Aspetto un bambino. Il treno che si ferma nella sua ultima stazione. Come farò a dirglielo? Sono
ancora lì, nell’anticamera. Mi sono appena lasciata alle spalle lo studio del dottore. Quel dottore,
quella scoperta, quella rivelazione. Incredula e scioccata resto ferma, impassibile e penso o forse
non penso. Sono e non sono.

-Signora mi scusi, si sente bene? Vuole un bicchiere d’acqua? Si sieda. E’ molto pallida!

A quelle parole, in quel momento, mi desto. Il torpore che mi ha assalito, mi lascia turbata e tremante
e la voce dell’assistente mi riporta in un attimo alla realtà.

-No grazie. Sto bene. E’ solo l’emozione per la bella notizia. E’ il primo figlio! Arrivederci.

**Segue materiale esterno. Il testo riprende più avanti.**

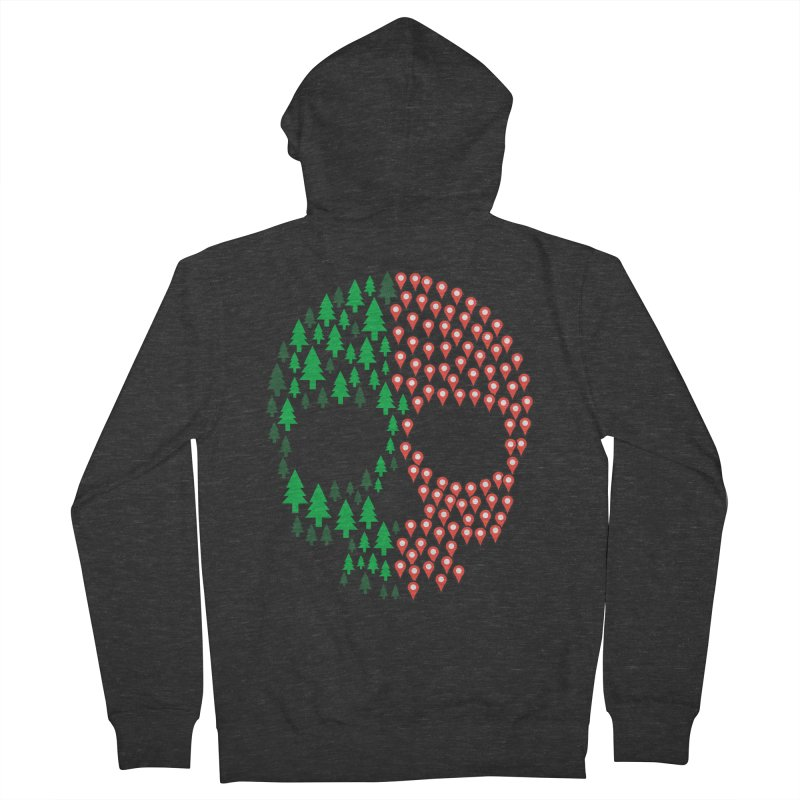 Deforestation Men's Zip-Up Hoody by danielstevens's Artist Shop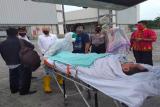 KBRI bantu pemulangan pekerja migran asal Medan setelah 16 bulan dirawat di Qatar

Esco così da quello studio con i pensieri raggomitolati, come quando alla rinfusa si riordina una
stanza all’arrivare di un ospite inaspettato, cerco di fare spazio e chiarezza alle mie idee. La paura
mi accompagna. Dev’essere l’abitudine. Quando si è vissuto per tanti anni nell’ombra, la luce, dà
fastidio e spaventa. Oh, se spaventa! Mi avvio. Per la strada vedo i passanti. Una signora porta in
giro il cane. Il vecchietto legge il giornale. Quel gruppo di amiche si attarda davanti a una vetrina
discutendo su chissà quale abbinamento doni di più all’una o all’altra. E’ ora di pranzo.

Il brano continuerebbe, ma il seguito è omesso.